Tengo a Röyksopp como único sedante y la ventana abierta al sol y a las moscas, queridos y cada vez más escasos lectores, haciendo un repaso a mi estado de ánimo actual. Tras un rato de pensarlo en frío, sé que si no fuera por el cielo azul intenso, estaría dándome de cabezazos contra la pared. En parte, eso es lo que demuestra la suequización* avanzada que sufrimos los estudiantes extranjeros.
Aquí, hasta los kioscos sacan terraza en cuanto llegamos a los 15 grados. Desde hace dos semanas, el sol ha aparecido con tanto éxito que todos nos hemos lanzado a campas de la uni a estar tirados, hacer el vago y absorber cual reptiles toda la luz posible. En siete días hemos organizado más barbacoas que en mis últimos seis años de vida, y hemos llegado a estar en la playa bajo la lluvia porque sabíamos que, en el fondo, era un día de sol. Los pájaros empiezan a cantar a las tres de la mañana, el sol se asoma una hora más tarde y los árboles han florecido en dos días. Todo aquí parece que se ha vuelto acelerado y risueño, lleno de bicis, flores, picnics, gente sonriente y estudiantes con los pantalones remangados. Pero la realidad es muy distinta.

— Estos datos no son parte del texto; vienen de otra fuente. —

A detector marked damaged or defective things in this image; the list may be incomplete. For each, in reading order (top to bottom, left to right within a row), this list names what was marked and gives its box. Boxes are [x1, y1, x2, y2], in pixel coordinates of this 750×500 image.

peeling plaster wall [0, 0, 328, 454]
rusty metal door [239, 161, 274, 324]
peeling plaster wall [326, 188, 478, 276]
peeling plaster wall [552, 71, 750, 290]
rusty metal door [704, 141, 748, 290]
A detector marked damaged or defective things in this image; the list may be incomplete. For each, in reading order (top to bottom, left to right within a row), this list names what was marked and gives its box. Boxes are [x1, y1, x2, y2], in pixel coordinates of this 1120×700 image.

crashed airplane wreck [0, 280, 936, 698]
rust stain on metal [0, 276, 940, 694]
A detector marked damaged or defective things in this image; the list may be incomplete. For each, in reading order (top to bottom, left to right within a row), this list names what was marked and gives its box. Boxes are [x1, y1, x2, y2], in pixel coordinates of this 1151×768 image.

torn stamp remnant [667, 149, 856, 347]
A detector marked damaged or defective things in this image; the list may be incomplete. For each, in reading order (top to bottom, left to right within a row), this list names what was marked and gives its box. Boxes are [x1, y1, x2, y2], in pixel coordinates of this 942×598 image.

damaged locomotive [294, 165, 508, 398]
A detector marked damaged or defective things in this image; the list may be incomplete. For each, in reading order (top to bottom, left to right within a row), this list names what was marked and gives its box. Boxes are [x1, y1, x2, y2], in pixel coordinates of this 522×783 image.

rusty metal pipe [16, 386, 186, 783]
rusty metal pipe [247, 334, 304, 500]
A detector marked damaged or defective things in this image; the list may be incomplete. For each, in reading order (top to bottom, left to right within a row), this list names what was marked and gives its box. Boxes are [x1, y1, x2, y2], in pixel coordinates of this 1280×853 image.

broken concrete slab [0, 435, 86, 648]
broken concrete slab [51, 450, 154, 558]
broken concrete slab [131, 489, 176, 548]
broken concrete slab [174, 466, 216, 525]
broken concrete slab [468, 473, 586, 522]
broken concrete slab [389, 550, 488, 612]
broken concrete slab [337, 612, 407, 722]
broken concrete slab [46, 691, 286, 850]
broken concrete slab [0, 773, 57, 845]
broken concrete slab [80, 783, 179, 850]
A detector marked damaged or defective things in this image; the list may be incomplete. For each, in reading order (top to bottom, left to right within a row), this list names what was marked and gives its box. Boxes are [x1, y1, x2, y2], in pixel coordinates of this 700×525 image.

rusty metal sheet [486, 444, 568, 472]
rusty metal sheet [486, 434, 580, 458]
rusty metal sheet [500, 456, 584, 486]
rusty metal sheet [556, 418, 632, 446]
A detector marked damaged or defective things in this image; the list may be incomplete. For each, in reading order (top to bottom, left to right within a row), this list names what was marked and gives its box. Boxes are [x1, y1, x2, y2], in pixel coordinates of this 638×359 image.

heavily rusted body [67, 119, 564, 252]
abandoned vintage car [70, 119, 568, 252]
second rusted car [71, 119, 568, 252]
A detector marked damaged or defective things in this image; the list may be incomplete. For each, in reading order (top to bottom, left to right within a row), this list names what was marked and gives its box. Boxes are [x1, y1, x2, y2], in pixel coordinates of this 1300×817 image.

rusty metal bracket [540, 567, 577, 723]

En este ambiente pastoral y distendido, me toca montar un seminario, una presentación oral, un take-home exam (lo cual, aun en concordancia con el carácter corta-pega-y-colorea que muchos allegados creen que tiene mi carrera, no es fácil, amigos) y otro trabajo de literatura comparada; actividades todas ellas que chocan frontalmente con mi idea de un mayo florido y hermoso. Mañana toca mezclarse con los nativos en la fiesta conocida como Valborg -más conocida como Walpurgis para los siniestrillos entre nuestros lectores-, celebración pagana idéntica a San Juan pero celebrada el 30 de abril con centro neurálgico en Uppsala, en cuyos verdes campos nos tiraremos también, para igualmente hacer el vago, esta vez acompañados de rebosante cerveza en lata. Situación propicia como la que más para preparar mi clase del lunes.
Las cosas malas no se reducen al ámbito académico, pero como a nadie le apetece leer quejas de cosas que ni le van ni le vienen, dejémoslo en que son cosas con un 65-80% de maldad, que ocupan demasiado de mi tiempo ya sea en forma de acciones y/o pensamientos y que sólo son contrarrestadas por el olor a primavera, carne a la parrilla, asfalto caliente y arena mojada.
[* suequización, sust.: dícese del proceso experimentado por el individuo no-sueco, el cual tras sufrir mal tiempo y oscuridad prolongada durante el invierno escandinavo, corre cual perra al parque o trozo de hierba más cercano en cuanto ve salir un rayo de sol, acompañado de comida, amigos o un balón.]